When a venture capital firm creates entirely new investment vehicles just to bet more money on a single company, you know something interesting is happening. Cerebras Systems just closed a $1 billion funding round at a $23 billion valuation, nearly tripling where it stood six months ago. Tiger Global led the round, but the real story is Benchmark Capital throwing at least $225 million at the company.
Benchmark doesn’t do this kind of thing lightly. The firm deliberately caps its funds under $450 million, so when they wanted to put serious money into Cerebras, they had to get creative. According to regulatory filings, they set up two separate vehicles called ‘Benchmark Infrastructure’ specifically to funnel cash into this deal. That’s conviction.
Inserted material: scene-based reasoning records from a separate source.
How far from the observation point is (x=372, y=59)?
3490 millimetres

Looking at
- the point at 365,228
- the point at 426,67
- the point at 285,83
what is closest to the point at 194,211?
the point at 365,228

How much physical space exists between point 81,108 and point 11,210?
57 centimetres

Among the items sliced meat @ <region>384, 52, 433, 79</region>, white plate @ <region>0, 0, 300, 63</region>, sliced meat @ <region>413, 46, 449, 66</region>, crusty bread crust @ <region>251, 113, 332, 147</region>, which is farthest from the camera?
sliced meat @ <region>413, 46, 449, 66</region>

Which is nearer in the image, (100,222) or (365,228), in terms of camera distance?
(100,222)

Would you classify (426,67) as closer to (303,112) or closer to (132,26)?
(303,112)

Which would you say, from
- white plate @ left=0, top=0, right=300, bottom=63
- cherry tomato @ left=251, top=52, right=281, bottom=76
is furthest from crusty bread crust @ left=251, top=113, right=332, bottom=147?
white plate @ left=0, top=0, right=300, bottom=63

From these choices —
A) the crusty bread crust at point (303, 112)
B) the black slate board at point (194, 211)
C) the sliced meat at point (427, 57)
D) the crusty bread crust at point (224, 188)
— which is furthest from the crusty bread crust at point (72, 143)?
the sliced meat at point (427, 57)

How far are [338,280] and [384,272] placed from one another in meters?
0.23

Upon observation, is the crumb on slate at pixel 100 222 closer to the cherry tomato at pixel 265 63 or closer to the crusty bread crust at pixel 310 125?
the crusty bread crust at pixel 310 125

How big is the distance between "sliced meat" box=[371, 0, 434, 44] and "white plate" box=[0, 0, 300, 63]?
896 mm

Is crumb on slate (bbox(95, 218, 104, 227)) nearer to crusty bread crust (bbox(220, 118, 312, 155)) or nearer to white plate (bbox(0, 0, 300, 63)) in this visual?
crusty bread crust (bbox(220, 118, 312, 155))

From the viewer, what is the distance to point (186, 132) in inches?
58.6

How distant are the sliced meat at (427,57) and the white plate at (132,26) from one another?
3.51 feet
The Chip That Ate The Wafer
What Cerebras builds is genuinely weird in the semiconductor world. Most chips are tiny rectangles sliced from circular silicon wafers like you’re cutting brownies from a pan. Cerebras said screw that and decided to use almost the entire wafer as a single chip.
Their Wafer Scale Engine is roughly 8.5 inches on each side and contains 4 trillion transistors. That’s not a typo. The thing has 900,000 cores working together, which means AI calculations can happen without data constantly jumping between different chips. That constant shuffling is what bogs down traditional GPU setups, and Cerebras claims their approach runs inference tasks more than 20 times faster than competitors.
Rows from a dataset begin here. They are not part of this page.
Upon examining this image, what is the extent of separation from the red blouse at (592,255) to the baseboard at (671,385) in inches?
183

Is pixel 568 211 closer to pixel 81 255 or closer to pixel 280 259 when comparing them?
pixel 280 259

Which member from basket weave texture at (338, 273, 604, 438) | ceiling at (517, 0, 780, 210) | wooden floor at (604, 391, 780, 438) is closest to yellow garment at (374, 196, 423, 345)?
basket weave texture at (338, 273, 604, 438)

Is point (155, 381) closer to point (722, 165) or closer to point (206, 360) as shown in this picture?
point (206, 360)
It’s the kind of audacious engineering that makes you wonder why nobody tried it before. The answer is probably because it’s incredibly hard to manufacture something that large without defects ruining the whole thing.
The OpenAI Deal and The G42 Problem
Last month Cerebras signed a deal with OpenAI worth over $10 billion to provide 750 megawatts of computing power through 2028. Sam Altman, who also happens to be a Cerebras investor, clearly sees value in what they’re building. When you’re trying to make AI responses faster, having hardware that can actually deliver makes a difference.
But the path to going public has been messy. G42, a UAE-based AI company, was responsible for 87% of Cerebras’ revenue in the first half of 2024. That’s a terrifying level of customer concentration for any business. Worse, G42’s connections to Chinese technology companies triggered a national security review that forced Cerebras to withdraw an earlier IPO filing in early 2025.
By late last year, G42 was removed from the investor list entirely. Problem solved, sort of. Cerebras is now eyeing a second quarter 2026 public debut, according to Reuters.
What Benchmark Sees That Others Don’t
Benchmark first backed Cerebras in 2016 when they led a $27 million Series A. That was ten years ago now, which in startup terms is an eternity. Most venture bets either pay off or die within five to seven years. Cerebras has been grinding away at an incredibly difficult technical problem for a decade, and Benchmark has stuck with them the entire time.
Now they’re creating special funds to pour even more money in. That tells you they believe the AI infrastructure race is far from over, and that Nvidia’s dominance isn’t as unshakeable as it looks. Whether Cerebras can actually deliver on that promise at scale remains to be seen, but at least one prominent Silicon Valley firm is betting hundreds of millions that the answer is yes.
The real test comes when they finally go public and have to prove their tech works for customers beyond OpenAI and whoever replaced G42 in their revenue mix. Until then, this is still a story about potential rather than proven market dominance.